_GESTELLTE AUFGABE A_. Gib aus dem Text über die Wahl des SPD-Parteivorsitzes alles von „Auf der letzten“ bis hinunter zu „Mann und Frau.“ wortgetreu wieder.
_GESTELLTE AUFGABE B_. Bis zu welchem Datum können die Mitglieder laut dem Text über die Wahl des SPD-Parteivorsitzes für ihr Favoritenduo stimmen?
_GESTELLTE AUFGABE C_. Setze den Text über die Wahl des SPD-Parteivorsitzes im Anschluss an seinen letzten Satz fort.
══ ZU LESENDER TEXT ══
Nach den 23 SPD-Regionalkonferenzen mit den Bewerbern für den Parteivorsitz haben ab Montag die etwa 430.000 Mitglieder das Wort: Sie können bis zum 25. Oktober online oder per Briefwahl für ihr Favoritenduo stimmen. Sechs Bewerberteams sind noch im Rennen.

Am 26. Oktober wird das Abstimmungsergebnis bekanntgegeben. Hat kein Duo die 50-Prozent-Marke geknackt, folgt vom 19. bis 29. November eine Stichwahl zwischen den Erst- und Zweitplatzierten. Falls sich eins der beiden Teams in der Stichwahl zurückzieht, ist das andere automatisch gewählt.

Allerdings ist das Mitgliedervotum rechtlich nicht bindend. Laut Parteiengesetz werden Parteivorsitzende stets durch einen Parteitag bestimmt. Somit fällt die Entscheidung formal erst auf dem SPD-Parteitag vom 6. bis 8. Dezember in Berlin. Bis dahin und auch beim Parteitag selbst sind theoretisch noch andere Kandidaturen möglich – erwartet wird dies jedoch nicht.

Das Team Mattheis / Hierschel zieht sich zurück

Auf der letzten Regionalkonferenz der SPD werfen Hilde Mattheis und Dierk Hirschel am Samstag als Bewerber um den Parteivorsitz hin. Damit spitzt sich die Suche nach den Nachfolgern von Andrea Nahles auf einen Kampf zwischen drei eher linken und drei eher in der Mitte stehenden Duos zu – der Koalitionspartner CDU/CSU wird nervös auf das Ergebnis der Mitgliederbefragung warten.

Einen klaren Favoriten gibt es auch nach der Veranstaltung im Münchner Löwenbräukeller nicht. Aber es gibt ein paar Tendenzen: Das von den Jusos unterstützte Duo Saskia Esken und Norbert Walter-Borjans bekommt viel Applaus. Das jüngste Bewerberduo, die nordrhein-westfälische Landtagsabgeordnete Christina Kampmann und Europa-Staatsminister Michael Roth, wird für seine Visionen für das Jahr 2030 gefeiert – dazu zählen etwa erschwinglicher Wohnraum und die gleiche Bezahlung von Mann und Frau.
═══
══ BEREITGESTELLTES MATERIAL ══
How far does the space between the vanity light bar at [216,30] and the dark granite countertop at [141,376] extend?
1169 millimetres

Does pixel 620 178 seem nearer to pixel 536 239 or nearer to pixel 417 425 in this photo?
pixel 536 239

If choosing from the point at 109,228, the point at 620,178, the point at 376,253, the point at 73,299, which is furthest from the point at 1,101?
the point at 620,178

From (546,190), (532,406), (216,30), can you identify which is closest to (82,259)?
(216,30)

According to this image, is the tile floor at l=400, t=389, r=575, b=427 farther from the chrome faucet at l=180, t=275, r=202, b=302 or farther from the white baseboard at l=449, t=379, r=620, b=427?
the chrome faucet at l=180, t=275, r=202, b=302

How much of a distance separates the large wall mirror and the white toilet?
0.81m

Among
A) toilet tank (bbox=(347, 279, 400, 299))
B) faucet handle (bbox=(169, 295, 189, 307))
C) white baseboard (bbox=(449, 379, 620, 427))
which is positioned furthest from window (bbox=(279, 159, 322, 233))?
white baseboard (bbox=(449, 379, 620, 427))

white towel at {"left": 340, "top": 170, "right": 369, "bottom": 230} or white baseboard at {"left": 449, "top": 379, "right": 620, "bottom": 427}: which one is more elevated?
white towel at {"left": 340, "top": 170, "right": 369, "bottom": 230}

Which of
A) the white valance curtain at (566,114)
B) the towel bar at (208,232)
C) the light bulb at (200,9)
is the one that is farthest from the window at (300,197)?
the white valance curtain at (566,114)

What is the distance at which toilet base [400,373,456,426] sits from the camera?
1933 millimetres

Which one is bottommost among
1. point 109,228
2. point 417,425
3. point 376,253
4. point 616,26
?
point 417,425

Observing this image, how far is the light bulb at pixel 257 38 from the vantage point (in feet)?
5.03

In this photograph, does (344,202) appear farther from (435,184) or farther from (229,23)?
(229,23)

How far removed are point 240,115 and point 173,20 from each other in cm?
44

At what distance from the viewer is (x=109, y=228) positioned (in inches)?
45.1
═══
══ BEREITGESTELLTES MATERIAL ══
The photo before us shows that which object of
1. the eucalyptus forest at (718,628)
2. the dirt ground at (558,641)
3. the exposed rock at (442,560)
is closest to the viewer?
═══
══ BEREITGESTELLTES MATERIAL ══
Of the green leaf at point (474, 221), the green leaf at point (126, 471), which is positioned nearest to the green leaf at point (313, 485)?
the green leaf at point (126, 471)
═══
_VERFASSTE ANTWORT A_.
Auf der letzten Regionalkonferenz der SPD werfen Hilde Mattheis und Dierk Hirschel am Samstag als Bewerber um den Parteivorsitz hin. Damit spitzt sich die Suche nach den Nachfolgern von Andrea Nahles auf einen Kampf zwischen drei eher linken und drei eher in der Mitte stehenden Duos zu – der Koalitionspartner CDU/CSU wird nervös auf das Ergebnis der Mitgliederbefragung warten.

Einen klaren Favoriten gibt es auch nach der Veranstaltung im Münchner Löwenbräukeller nicht. Aber es gibt ein paar Tendenzen: Das von den Jusos unterstützte Duo Saskia Esken und Norbert Walter-Borjans bekommt viel Applaus. Das jüngste Bewerberduo, die nordrhein-westfälische Landtagsabgeordnete Christina Kampmann und Europa-Staatsminister Michael Roth, wird für seine Visionen für das Jahr 2030 gefeiert – dazu zählen etwa erschwinglicher Wohnraum und die gleiche Bezahlung von Mann und Frau.

_VERFASSTE ANTWORT B_. Bis zum 25. Oktober.

_VERFASSTE ANTWORT C_.
Zurückhaltende Zustimmung für Scholz/Geywitz

Wie aussagekräftig der Applaus von etwa tausend Zuhörern angesichts von rund 430.000 stimmberechtigten Parteimitgliedern ist, lässt sich indes nicht abschätzen. So fällt die Zustimmung für Bundesfinanzminister Olaf Scholz und Klara Geywitz in München nur mittelmäßig aus – dabei ist Scholz der prominenteste Name unter den Bewerbern.

Aber womöglich liegt die Zurückhaltung gerade bei Scholz daran, dass er wie kein anderer der Kandidaten ein Gesicht der in der SPD zunehmend verhassten großen Koalitionen der vergangenen Jahre ist. Scholz kündigt in München an, die SPD wieder zur Partei der Arbeitnehmer und Gewerkschaften machen zu wollen – eine für manche womöglich unglaubwürdige Aussage angesichts der Tatsache, dass Scholz früher Bundesarbeitsminister war.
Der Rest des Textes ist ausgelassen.